I was sitting on the couch about to drink my coffee when I heard bird sounds from the direction of the family room (to which the catio is attached). At first I thought it was a forgotten cat toy recently rediscovered, but the sounds were too loud and varied. I stood up and saw Praline leaping at the wall and realized we had a visitor.
(There would be a picture here of an adorable little bird on the floor near the stairs if I’d thought of it, but my attention was focused on keeping the cats away from it.)
The poor little thing was crouched trembling on the floor, watched by several slightly confused cats. They knew this moving thing was interesting and worth catching (there’d been a similar experience with a small bat, which I don’t remember if I blogged), but had never actually had the opportunity to. Since the bird was petrified, I took a chance and picked it up in my left hand, where it huddled and shook and cheeped but was otherwise still, and yanked the (human-sized) door to the catio open. Vanilla was still out there, but she looked at me with wide eyes and skedaddled.

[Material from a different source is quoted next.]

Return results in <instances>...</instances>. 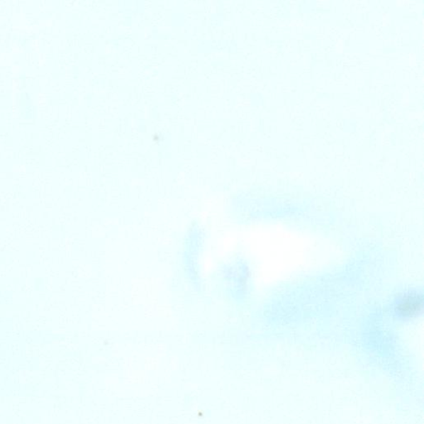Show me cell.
<instances>
[{"label":"cell","mask_w":424,"mask_h":424,"mask_svg":"<svg viewBox=\"0 0 424 424\" xmlns=\"http://www.w3.org/2000/svg\"><path fill=\"white\" fill-rule=\"evenodd\" d=\"M423 295L417 292L404 294L394 306V313L402 319H413L422 313Z\"/></svg>","instance_id":"obj_1"}]
</instances>
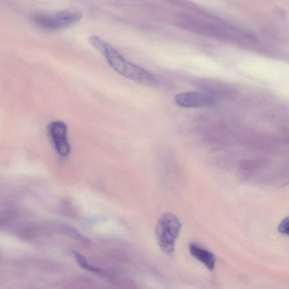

There’s a mesh door leading to the backyard from the catio, which I intended to go through to release the bird. However, it has latches on both sides, and unfortunately they were both latched at this time. As I discovered this, the bird struggled out of my hand and fluttered to the floor. Spouse had joined me by then and I asked him to go around and unlatch the door from the back. I then put a pillow in front of the cat door, because I’d forgotten that it locks from the inside rather than the side I was on.
After the door was unlatched I found the poor terrified bird and carried it out to the back and put it on a fence post.
It just sat there for a bit and at first I worried that it might be injured, but spouse pointed out that it was, well, terrified and catching its breath. He went back in to properly lock the cat door to the catio, because once the bird recovered, it promptly did this.
Yes. It flew directly to the one-inch mesh and popped through to land on the shelf. Argh. Well, at least we knew it could fly.
I went back into the catio and watched it for a bit. I wasn’t the only one.
It rested for a while. This gave me the opportunity to get a size comparison, though naturally the camera focused on the greenery in the background.
I stroked its soft little back one more time and it cheeped and squeezed through the mesh and flew around the corner of the house. Phew. I wonder if it’s learned anything from this.